A região Nordeste, que foi decisiva para a vitória do presidente Luiz Inácio Lula da Silva em 2022, passou a representar um novo desafio político para o governo na disputa eleitoral. Pesquisas recentes apontam leve piora na avaliação do governo e aumento da rejeição ao presidente, além de divisões em palanques da base aliada em diversos estados.

Foto: Ricardo Stcukert/Arquivo/PR
Foto: Ricardo Stcukert/Arquivo/PR

Há quatro anos, o petista venceu na região com ampla vantagem sobre Jair Bolsonaro, alcançando cerca de 69,3% dos votos contra 30,7%, diferença que foi determinante para garantir sua vitória nacional.

Apesar de Lula ainda liderar com folga no Nordeste, levantamentos indicam redução na vantagem. Segundo dados do Datafolha, a rejeição ao presidente entre eleitores da região subiu de 27% em março de 2022 para 33% atualmente.

Em um eventual confronto com o senador Flávio Bolsonaro, Lula aparece com 59% das intenções de voto contra 30%, mantendo liderança, mas com diferença menor do que a registrada na última eleição.

Avaliação do governo também caiu

A percepção sobre a gestão federal também apresentou recuo. Em setembro de 2023, 49% dos eleitores nordestinos classificavam o governo como ótimo ou bom, enquanto 21% o avaliavam como ruim ou péssimo.

Na pesquisa mais recente, os índices passaram para 41% de avaliação positiva e 29% negativa, indicando perda de popularidade ao longo do mandato.

Mesmo assim, aliados do presidente consideram positivo o aumento da rejeição a Flávio Bolsonaro na região. O percentual de eleitores que afirmam não votar no senador subiu e hoje chega a 52%, segundo o levantamento.

Divisões políticas em estados do Nordeste

Além da popularidade, outro fator que preocupa o Partido dos Trabalhadores é a fragmentação de alianças estaduais.

No Piauí, por exemplo, divergências surgiram entre o governador Rafael Fonteles e o ministro Wellington Dias sobre a composição da chapa estadual e a escolha do vice-governador.

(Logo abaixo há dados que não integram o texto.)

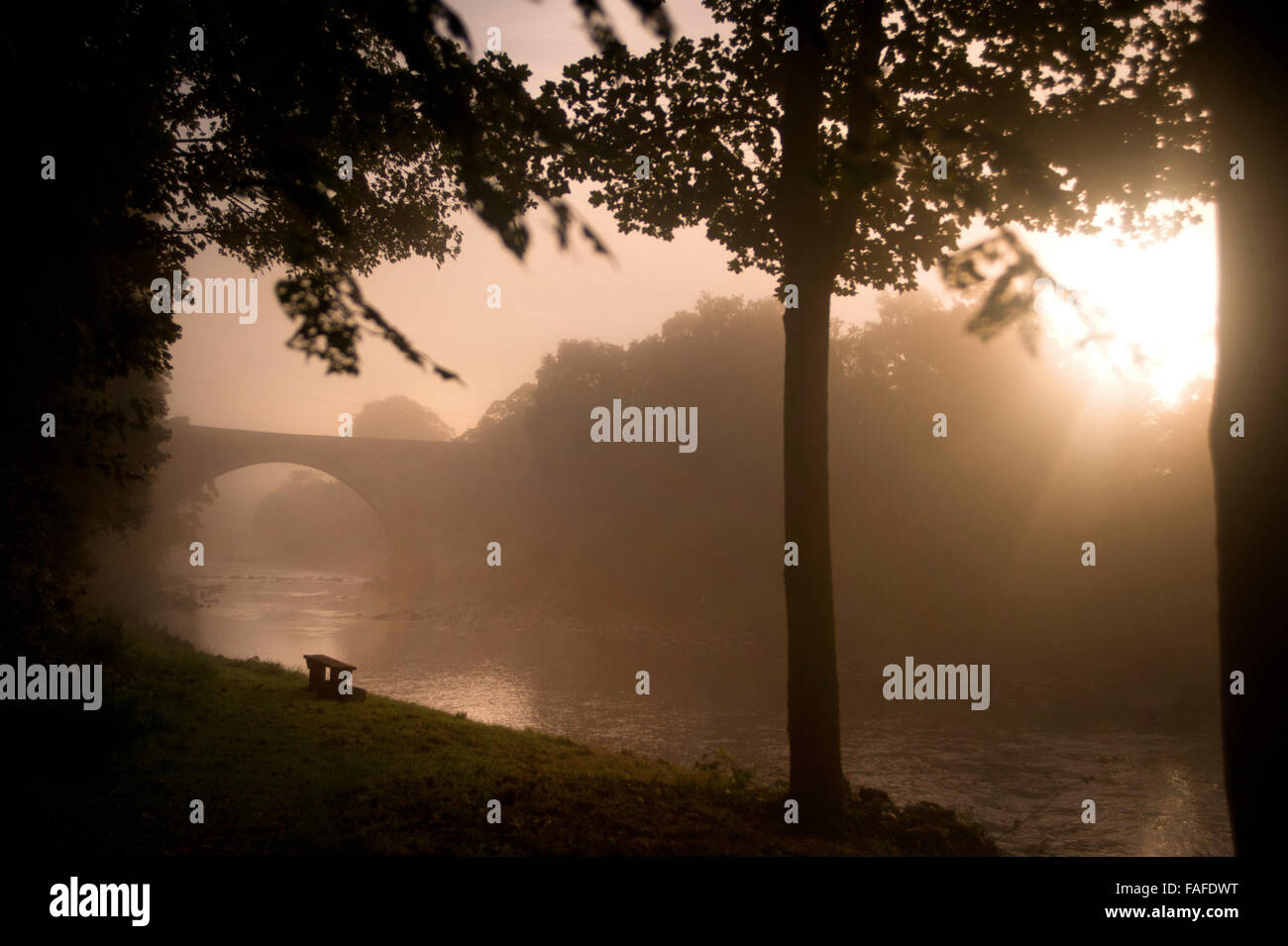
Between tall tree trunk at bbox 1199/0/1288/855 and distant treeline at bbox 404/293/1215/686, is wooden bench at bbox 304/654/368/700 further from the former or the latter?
distant treeline at bbox 404/293/1215/686

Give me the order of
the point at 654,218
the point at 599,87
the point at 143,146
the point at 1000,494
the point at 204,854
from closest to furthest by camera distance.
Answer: the point at 204,854 < the point at 143,146 < the point at 599,87 < the point at 654,218 < the point at 1000,494

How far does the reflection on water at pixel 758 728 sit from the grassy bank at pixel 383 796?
326 cm

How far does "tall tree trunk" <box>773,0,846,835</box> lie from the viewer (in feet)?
24.6

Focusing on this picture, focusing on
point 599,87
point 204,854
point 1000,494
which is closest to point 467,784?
point 204,854

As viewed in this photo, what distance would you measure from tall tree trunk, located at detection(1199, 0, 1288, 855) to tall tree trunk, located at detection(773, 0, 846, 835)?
425 centimetres

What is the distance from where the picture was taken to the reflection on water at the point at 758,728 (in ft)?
41.5

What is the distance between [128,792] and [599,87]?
9.63 m

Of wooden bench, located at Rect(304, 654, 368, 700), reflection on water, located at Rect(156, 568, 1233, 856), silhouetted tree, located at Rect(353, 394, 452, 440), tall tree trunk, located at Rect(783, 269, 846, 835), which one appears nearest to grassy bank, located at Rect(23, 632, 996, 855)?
tall tree trunk, located at Rect(783, 269, 846, 835)

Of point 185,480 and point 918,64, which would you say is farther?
point 185,480

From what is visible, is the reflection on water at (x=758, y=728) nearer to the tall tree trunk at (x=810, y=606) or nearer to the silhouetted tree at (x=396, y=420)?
the tall tree trunk at (x=810, y=606)

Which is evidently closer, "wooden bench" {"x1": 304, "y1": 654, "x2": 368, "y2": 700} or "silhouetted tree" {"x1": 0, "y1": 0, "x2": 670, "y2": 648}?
"silhouetted tree" {"x1": 0, "y1": 0, "x2": 670, "y2": 648}

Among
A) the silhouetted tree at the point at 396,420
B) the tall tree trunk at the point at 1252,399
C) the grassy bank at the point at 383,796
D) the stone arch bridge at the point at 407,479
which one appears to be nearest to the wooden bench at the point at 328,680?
the grassy bank at the point at 383,796
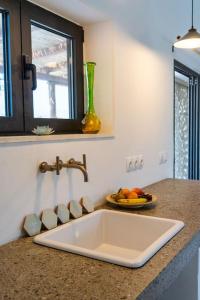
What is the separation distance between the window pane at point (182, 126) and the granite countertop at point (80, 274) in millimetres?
2240

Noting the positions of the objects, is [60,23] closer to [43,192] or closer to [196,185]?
[43,192]

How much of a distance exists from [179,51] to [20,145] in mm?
2031

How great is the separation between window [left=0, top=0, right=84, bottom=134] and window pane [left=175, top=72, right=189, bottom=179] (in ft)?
5.95

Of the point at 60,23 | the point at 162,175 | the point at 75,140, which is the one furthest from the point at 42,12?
the point at 162,175

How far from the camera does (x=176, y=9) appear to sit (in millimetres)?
2398

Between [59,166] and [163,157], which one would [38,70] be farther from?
[163,157]

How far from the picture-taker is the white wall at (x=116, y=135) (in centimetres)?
108

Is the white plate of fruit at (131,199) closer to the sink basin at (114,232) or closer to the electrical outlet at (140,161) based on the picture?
the sink basin at (114,232)

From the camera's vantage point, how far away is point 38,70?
1.47 meters

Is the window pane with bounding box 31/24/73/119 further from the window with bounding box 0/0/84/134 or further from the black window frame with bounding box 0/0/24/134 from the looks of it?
the black window frame with bounding box 0/0/24/134

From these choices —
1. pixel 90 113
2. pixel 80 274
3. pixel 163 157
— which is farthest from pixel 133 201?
A: pixel 163 157

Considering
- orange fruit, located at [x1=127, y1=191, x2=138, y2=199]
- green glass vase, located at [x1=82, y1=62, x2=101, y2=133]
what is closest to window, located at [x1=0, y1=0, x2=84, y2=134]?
green glass vase, located at [x1=82, y1=62, x2=101, y2=133]

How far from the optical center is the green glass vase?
1570 mm

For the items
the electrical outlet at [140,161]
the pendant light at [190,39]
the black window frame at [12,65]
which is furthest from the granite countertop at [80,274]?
the pendant light at [190,39]
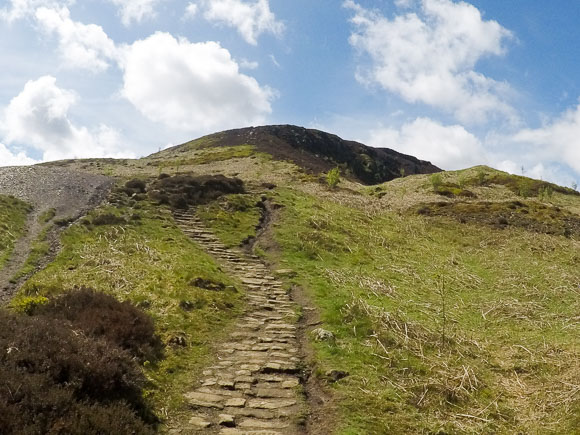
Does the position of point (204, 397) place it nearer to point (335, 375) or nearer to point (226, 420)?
point (226, 420)

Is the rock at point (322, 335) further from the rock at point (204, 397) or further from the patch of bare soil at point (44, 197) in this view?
the patch of bare soil at point (44, 197)

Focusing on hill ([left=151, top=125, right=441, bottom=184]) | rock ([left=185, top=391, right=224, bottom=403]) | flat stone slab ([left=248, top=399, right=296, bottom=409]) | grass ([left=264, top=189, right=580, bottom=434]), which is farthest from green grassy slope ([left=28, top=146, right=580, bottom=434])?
hill ([left=151, top=125, right=441, bottom=184])

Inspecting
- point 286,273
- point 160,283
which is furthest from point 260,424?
point 286,273

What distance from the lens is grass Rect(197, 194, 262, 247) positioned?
93.4ft

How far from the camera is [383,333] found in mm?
13789

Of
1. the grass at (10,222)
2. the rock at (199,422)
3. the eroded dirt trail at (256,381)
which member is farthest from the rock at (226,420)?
the grass at (10,222)

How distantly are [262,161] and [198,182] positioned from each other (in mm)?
45518

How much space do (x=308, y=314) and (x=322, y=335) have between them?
2598 mm

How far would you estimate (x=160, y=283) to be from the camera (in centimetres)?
1702

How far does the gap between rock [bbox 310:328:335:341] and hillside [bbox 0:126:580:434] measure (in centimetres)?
6

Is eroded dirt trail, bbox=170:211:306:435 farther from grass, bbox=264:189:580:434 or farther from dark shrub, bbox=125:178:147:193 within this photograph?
dark shrub, bbox=125:178:147:193

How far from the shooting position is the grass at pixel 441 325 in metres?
10.0

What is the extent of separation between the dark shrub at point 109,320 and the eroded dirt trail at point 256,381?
5.86 feet

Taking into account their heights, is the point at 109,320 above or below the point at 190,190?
below
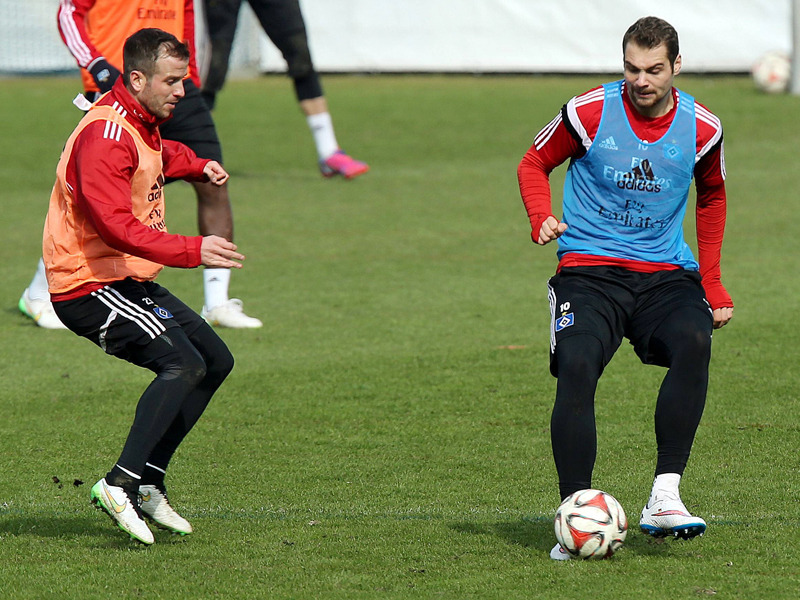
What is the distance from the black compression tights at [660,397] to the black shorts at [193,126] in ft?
12.3

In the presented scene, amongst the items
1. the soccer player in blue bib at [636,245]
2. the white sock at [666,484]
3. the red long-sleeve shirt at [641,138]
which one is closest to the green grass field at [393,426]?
the white sock at [666,484]

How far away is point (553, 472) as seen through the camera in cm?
505

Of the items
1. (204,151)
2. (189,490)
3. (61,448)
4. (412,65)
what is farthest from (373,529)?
(412,65)

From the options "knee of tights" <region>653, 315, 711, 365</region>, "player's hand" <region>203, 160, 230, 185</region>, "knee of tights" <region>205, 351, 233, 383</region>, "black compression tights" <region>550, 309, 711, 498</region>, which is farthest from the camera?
"player's hand" <region>203, 160, 230, 185</region>

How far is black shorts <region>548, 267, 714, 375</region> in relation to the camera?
14.2ft

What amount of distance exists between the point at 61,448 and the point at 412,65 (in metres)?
16.4

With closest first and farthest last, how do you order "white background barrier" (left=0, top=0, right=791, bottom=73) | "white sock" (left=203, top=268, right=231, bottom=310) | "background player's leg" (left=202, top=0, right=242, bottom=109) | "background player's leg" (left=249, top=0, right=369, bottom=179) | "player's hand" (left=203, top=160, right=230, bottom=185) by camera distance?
1. "player's hand" (left=203, top=160, right=230, bottom=185)
2. "white sock" (left=203, top=268, right=231, bottom=310)
3. "background player's leg" (left=249, top=0, right=369, bottom=179)
4. "background player's leg" (left=202, top=0, right=242, bottom=109)
5. "white background barrier" (left=0, top=0, right=791, bottom=73)

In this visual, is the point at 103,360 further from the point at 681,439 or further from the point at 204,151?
the point at 681,439

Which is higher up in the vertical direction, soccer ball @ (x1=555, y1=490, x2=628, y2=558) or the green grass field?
soccer ball @ (x1=555, y1=490, x2=628, y2=558)

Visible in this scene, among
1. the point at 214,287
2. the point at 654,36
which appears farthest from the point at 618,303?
the point at 214,287

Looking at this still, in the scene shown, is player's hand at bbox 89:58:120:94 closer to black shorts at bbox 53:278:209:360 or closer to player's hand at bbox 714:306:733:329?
black shorts at bbox 53:278:209:360

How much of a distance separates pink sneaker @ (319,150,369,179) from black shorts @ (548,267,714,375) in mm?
7754

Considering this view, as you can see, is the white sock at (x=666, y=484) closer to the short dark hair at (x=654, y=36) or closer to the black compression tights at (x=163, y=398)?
the short dark hair at (x=654, y=36)

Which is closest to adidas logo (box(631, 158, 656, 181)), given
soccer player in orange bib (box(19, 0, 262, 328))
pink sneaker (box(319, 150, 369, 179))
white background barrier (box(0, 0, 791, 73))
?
soccer player in orange bib (box(19, 0, 262, 328))
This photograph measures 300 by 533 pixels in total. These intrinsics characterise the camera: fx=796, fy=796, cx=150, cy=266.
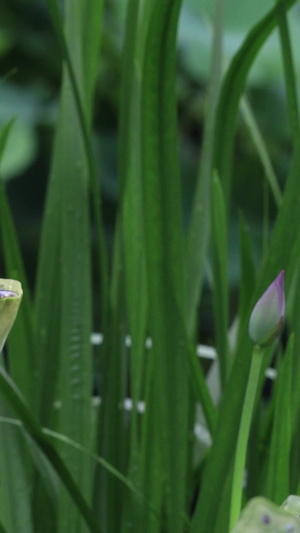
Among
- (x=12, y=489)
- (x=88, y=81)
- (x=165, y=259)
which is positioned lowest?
(x=12, y=489)

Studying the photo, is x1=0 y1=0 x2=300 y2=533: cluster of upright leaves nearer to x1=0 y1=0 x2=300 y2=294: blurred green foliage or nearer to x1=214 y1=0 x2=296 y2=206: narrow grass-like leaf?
x1=214 y1=0 x2=296 y2=206: narrow grass-like leaf

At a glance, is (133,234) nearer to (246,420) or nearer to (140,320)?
(140,320)

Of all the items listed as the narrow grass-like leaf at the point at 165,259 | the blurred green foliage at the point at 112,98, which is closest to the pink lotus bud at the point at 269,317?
the narrow grass-like leaf at the point at 165,259

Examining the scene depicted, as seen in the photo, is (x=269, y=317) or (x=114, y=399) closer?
(x=269, y=317)

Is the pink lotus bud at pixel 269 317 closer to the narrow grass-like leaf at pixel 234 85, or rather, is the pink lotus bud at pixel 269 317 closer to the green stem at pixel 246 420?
the green stem at pixel 246 420

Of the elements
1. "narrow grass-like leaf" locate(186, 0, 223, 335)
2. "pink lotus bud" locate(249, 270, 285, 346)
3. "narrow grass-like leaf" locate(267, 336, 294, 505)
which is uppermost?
"narrow grass-like leaf" locate(186, 0, 223, 335)

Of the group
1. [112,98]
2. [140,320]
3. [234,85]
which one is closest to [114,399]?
[140,320]

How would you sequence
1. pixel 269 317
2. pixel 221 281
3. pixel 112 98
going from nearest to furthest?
pixel 269 317 < pixel 221 281 < pixel 112 98

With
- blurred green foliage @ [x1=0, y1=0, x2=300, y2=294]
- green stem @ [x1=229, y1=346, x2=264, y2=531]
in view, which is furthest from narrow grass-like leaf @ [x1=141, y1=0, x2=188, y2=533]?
blurred green foliage @ [x1=0, y1=0, x2=300, y2=294]
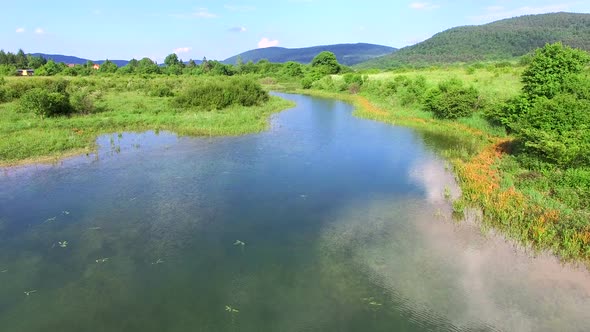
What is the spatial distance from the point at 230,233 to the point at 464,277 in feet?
23.2

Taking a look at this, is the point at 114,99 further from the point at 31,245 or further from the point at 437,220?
the point at 437,220

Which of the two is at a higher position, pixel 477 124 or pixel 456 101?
pixel 456 101

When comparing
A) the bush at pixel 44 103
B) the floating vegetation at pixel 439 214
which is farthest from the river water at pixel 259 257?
the bush at pixel 44 103

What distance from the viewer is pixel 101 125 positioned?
2738cm

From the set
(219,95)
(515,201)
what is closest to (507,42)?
(219,95)

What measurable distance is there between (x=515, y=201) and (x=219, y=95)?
3017 cm

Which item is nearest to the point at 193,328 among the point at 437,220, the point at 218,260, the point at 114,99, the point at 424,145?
the point at 218,260

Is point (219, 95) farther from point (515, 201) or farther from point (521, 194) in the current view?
point (515, 201)

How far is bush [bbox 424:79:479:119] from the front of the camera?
29.3 metres

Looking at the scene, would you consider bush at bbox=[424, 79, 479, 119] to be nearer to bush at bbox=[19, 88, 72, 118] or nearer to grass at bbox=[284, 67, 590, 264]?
grass at bbox=[284, 67, 590, 264]

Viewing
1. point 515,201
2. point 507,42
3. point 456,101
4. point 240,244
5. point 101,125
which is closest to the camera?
point 240,244

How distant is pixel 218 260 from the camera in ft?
33.9

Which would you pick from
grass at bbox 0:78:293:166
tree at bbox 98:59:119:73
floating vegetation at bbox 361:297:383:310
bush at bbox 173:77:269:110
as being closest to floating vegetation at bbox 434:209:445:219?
floating vegetation at bbox 361:297:383:310

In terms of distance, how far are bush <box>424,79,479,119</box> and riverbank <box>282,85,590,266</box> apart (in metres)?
6.10
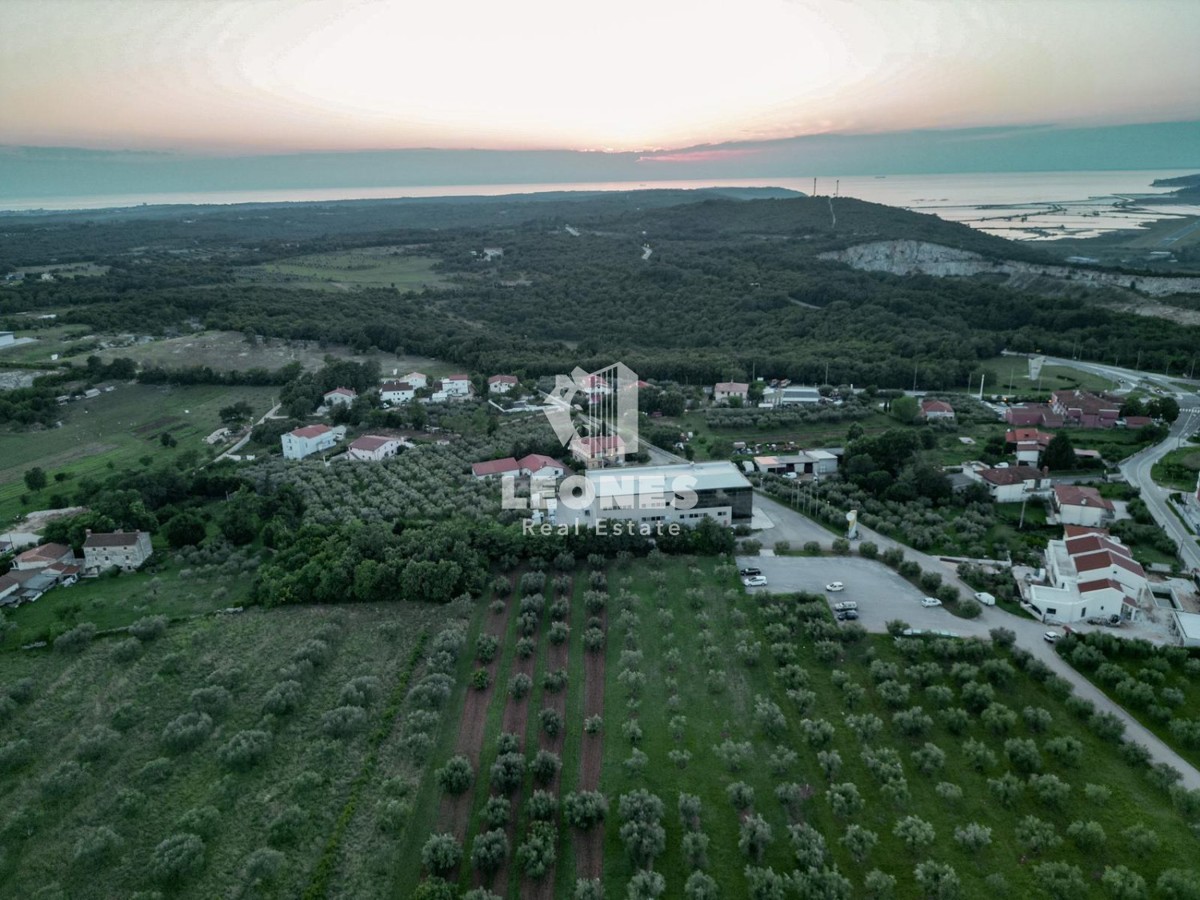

Na Bahia, há disputas internas entre o ministro da Casa Civil Rui Costa e o senador Jaques Wagner, além do rompimento político com o senador Angelo Coronel.

Já no Ceará, a base petista enfrenta incertezas diante da possível candidatura de Ciro Gomes ao governo estadual. O debate também envolve a disputa por vagas ao Senado, com divergências entre o deputado José Guimarães e o ministro da Educação Camilo Santana.

Disputa por palanques

Em outros estados, o desafio está no número elevado de aliados interessados em disputar cargos majoritários, o que pode dificultar a organização da campanha.

Em Pernambuco, por exemplo, o prefeito do Recife João Campos quer apoio exclusivo de Lula em sua campanha, enquanto a governadora Raquel Lyra também busca proximidade com o presidente.

No Maranhão, o governador Carlos Brandão rompeu acordo político ao lançar um parente como candidato, gerando tensão com o PT local.

Situações semelhantes aparecem ainda na Paraíba, onde o vice-governador Lucas Ribeiro e o prefeito Cícero Lucena disputam apoio do presidente.

PT tenta administrar disputas

Para dirigentes petistas, o cenário exige atenção, mas ainda não representa uma ameaça direta à campanha presidencial. O secretário-executivo do partido, Henrique Fontana, afirmou que o excesso de aliados interessados em apoio político é um desafio natural de coalizões amplas.

Segundo ele, apesar das divergências locais, a base governista ainda mantém forte presença política na região que historicamente tem sido um dos principais redutos eleitorais de Lula.